As to the asking price could be fair.  I will say that lathe deserves better than sitting in gravel parking lot at a flea market. 
As to historic value it is there if the history can be documented and verified. 

And i will say the older lathes are often priced as collectors Items. in recent years I have seen unimats in the $600 -800 range and the old craftsman 109s are usually around $350. 
Tin


----------



## Cogsy (Jul 19, 2014)

It is sad that someone spent a great deal of time, effort, skill and pride in making this lathe and no-one will ever know who he was. I hope that if I ever build something worthwhile I'll remember to add a plaque with a bit of detail to my project for posterity.


----------



## MachineTom (Jul 19, 2014)

The fellow who made that, likely did not care if anyone knew his name, he made it for Himself.

My dad built furniture as a hobby, he marked his pieces with a small name stamp on the bottom. I follow a similar idea, my pieces are marked so that only someone disassembling the piece, will see the initials and date. 

The work is its own reward.


----------



## abby (Jul 19, 2014)

A lathe , as any other machine tool , can only be judged by it's suitability for work , it's ability to remove metal at a worthwhile rate and the accuracy of jobs made on it , the plan photograph does not show much detail so we cannot tell if it is well made or not , there are plenty of small second hand lathes on ebay for 500 eu


----------



## hacklordsniper (Jul 21, 2014)

Well it is possible to buy new mini lathe for 500 EUR, so that is not too good of a purchase. The lathe has some interesting mechanical details, i could not understand from what the tailstock is made? It can be seen its not made from scratch, but something is reused for tailstock to be built. 

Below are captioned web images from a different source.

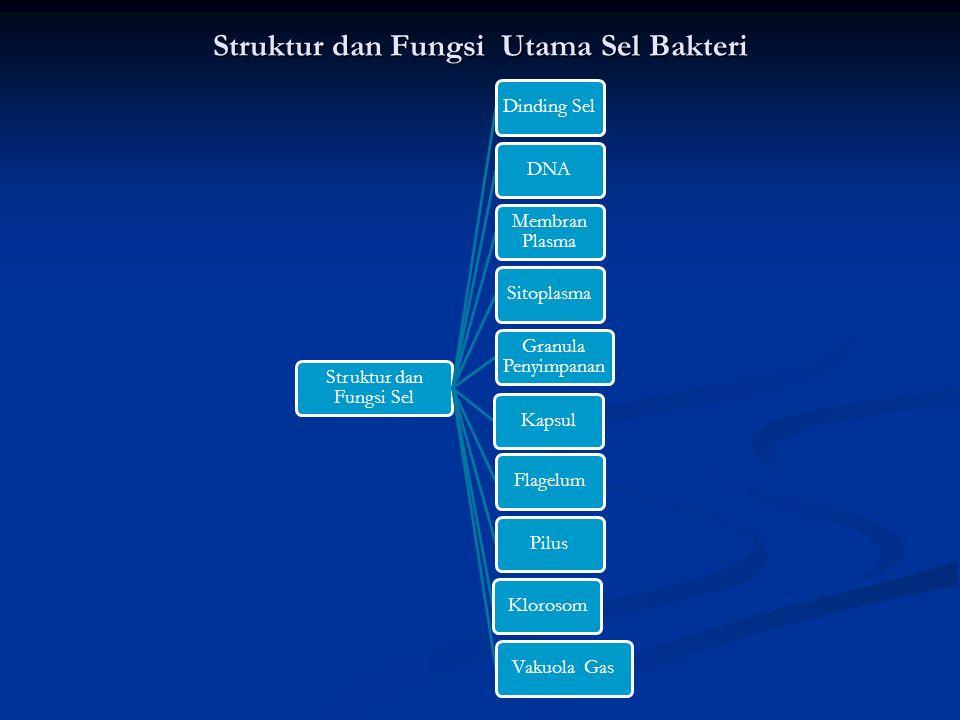 Struktur dan Fungsi Utama Sel Bakteri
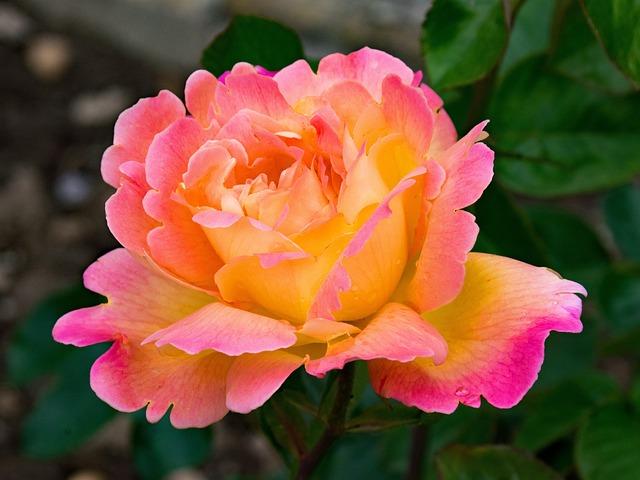 Rose Hybrid Of Tea Tahiti 183 Free Photo On Pixabay
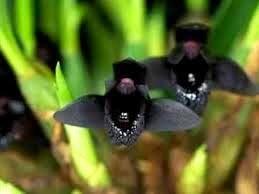 Orquídea Maxillaria schunkeana - Orquídea Negra - Adulta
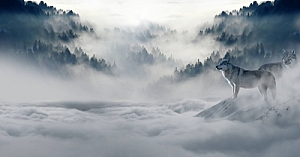 winter snow wolves forest mist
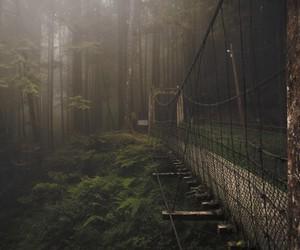 beautiful, bridge, and green image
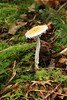 Mushroom in an Old Growth Forest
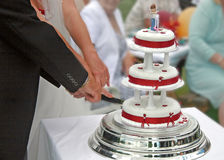 Cutting the Wedding Cake. Stock Photo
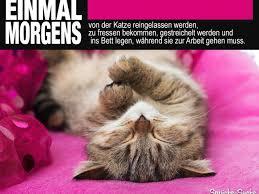 Lustige Sprüche über Katzen Arbeit Sprüche Suche Avec Advent Lustige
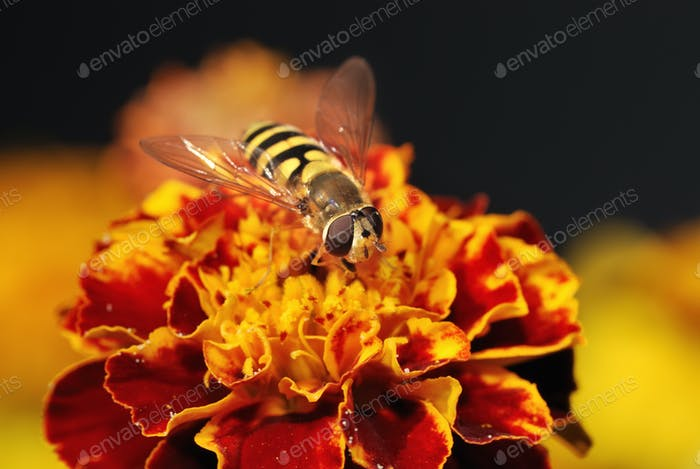 Hoverfly on a orange blossom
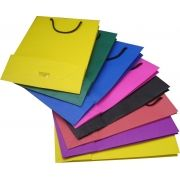 Sacola de papel colorido  - tamanho M -22x30x8 cm - 10 unidades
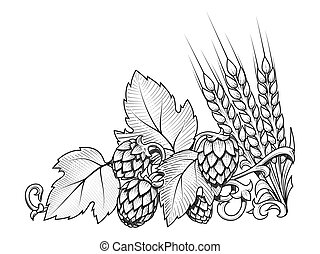 Hops and barley ornament vector illustration - Stylish hop...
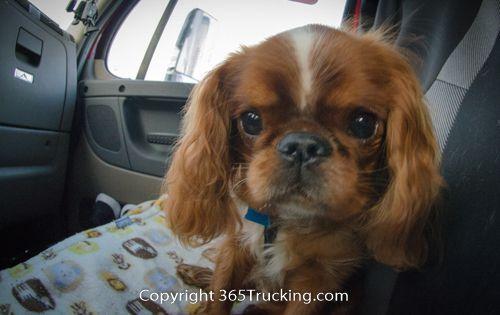 More Volunteer Trucker Pet Transports - Whisper And Charlie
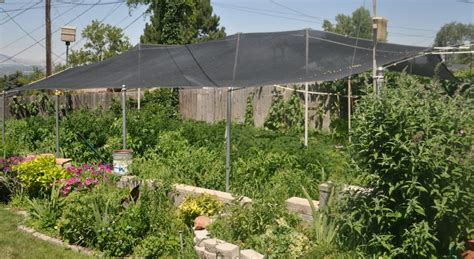 Studio 5 Garden In A Box Beat The Heat Garden Shade Cloth Shade Cloth Vegetable Garden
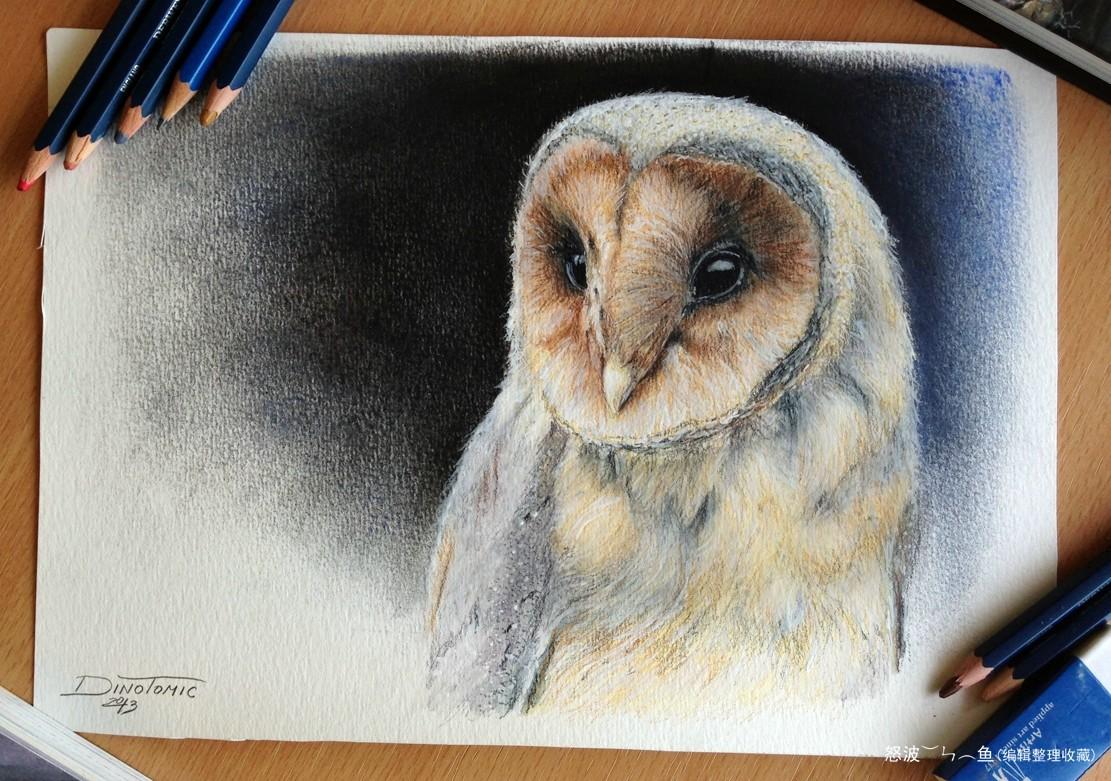 dino tomic铅笔画--动物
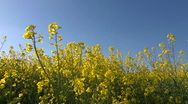 Close up of Rape flowers (Brassica napus) against a spring blue sky Stock Footage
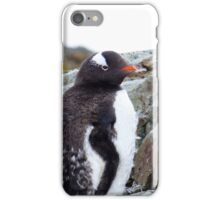 Penguin Chick iPhone Case/Skin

Also the precision is somehow low, since the lathe uses round ways and it seems like its just a plain rod, not ground or better finished in any way. Also there is no bearings on this ways, just a close fit.


----------



## kathi (Nov 11, 2014)

By varying The ratio between the spindle and cam you could get different numbers of flutes, whole-number ratios gave straight flutes, fractional gave spiral flutes. As the slide operated independently of the cross-slide and topslide, it could be used in conjunction with the taper attachment or even the profile copy attachment, and the leadscrew was available for "threading", it made almost any tap, milling cutter or hob possible!


----------



## kadora (Nov 11, 2014)

Here in Europe  you can buy brand new and more solid QANTUM lathe
for 500 EUR.


----------



## hacklordsniper (Nov 11, 2014)

kadora said:


> Here in Europe  you can buy brand new and more solid QANTUM lathe
> for 500 EUR.



That is correct, but i had Quantum lathe. Its amazingly low quality


----------



## kadora (Nov 11, 2014)

sorry not Quantum lathe but OPTIMUM lathe.
I have Optimum BF 20 mill  absolutely happy with.


----------



## hacklordsniper (Nov 12, 2014)

kadora said:


> sorry not Quantum lathe but OPTIMUM lathe.
> I have Optimum BF 20 mill  absolutely happy with.



I had BF20 mill too, and was happy. I also had 2 Optimum lathes and not quite happy. Their mills are good, lathes not so good.

Now i bought their BF50TC big mill and not so happy experience like with old BF20 mill


----------